Because, you see, is the less-traveled road on which I find myself these days, and it ha made all the difference. Oh, yes. All the difference.
The reflective, wry meditation on life lived and life changing (but perhaps, not all that much) is an appropriate ending for a novel of reflection on decade-old events. This inevitable conclusion (but inevitable only to a writer of Block’s gifts) is an example of perfect pitch in structure and tone.
It also reminds me of a moment in a recent episode of Inspector Morse (“Cherubims and Seraphims”) in which Morse’s niece, still caught up in the ecstasy of a drug-induced “perfect moment,” comments that life can never be again like that moment. She is short to kill herself, precipitating a search by Morse for answers to a death that has no answers.

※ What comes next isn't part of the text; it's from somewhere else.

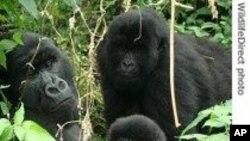 Des gorilles de montagne dans le parc des Virunga, menacé par la déforestation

I don’t think that Block necessarily had any sense that he had created something he could never achieve again. He’s continued to write, with great success, and probably never greater than in his Matt Scudder series, although this novel seemed to have a resonance that I don’t remember in any of the others. Let’s just say that my imperfect pitch, which certainly varies from one minute to the next, was at that moment in time in perfect tune with Block’s pitch.
However, I don’t feel that this is an experience I won’t have again, although the correspondent for it may be a musical composition, a film, a meal, a moment in a personal relationship. I come down from the highs, but the fall isn’t that intense, and the sense of loss isn’t that devastating. Oh, no. Not at all.

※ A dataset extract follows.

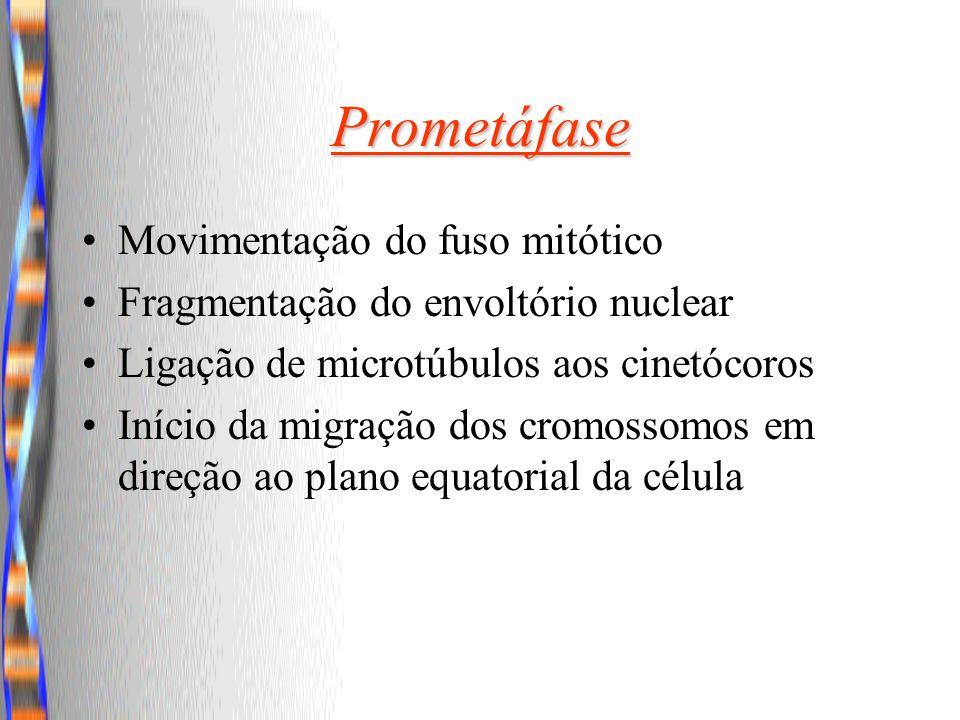 Prometáfase Movimentação do fuso mitótico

Also, if the ending to this particular Block novel seemed especially satisfying, it’s not profoundly apart from my usual reaction to Block’s work. My experience with mystery fiction is very limited these days, but Block has established in the Scudder series a consistently recognizable style that distinguishes it and him.
February 23rd, 2019 at 9:33 pm
After this one I didn’t read the Scudder books as often as before. It felt as if he had said something with the character that couldn’t be repeated or likely surpassed, that whatever he showed me about Scudder from then on would be superfluous.
February 23rd, 2019 at 11:34 pm
I seem to have missed this one. I read most of the ones that came before and a few that came later. Those that came later didn’t quite have the same feeling to them as those that came before, and I didn’t really know what I’d missed. Now I know.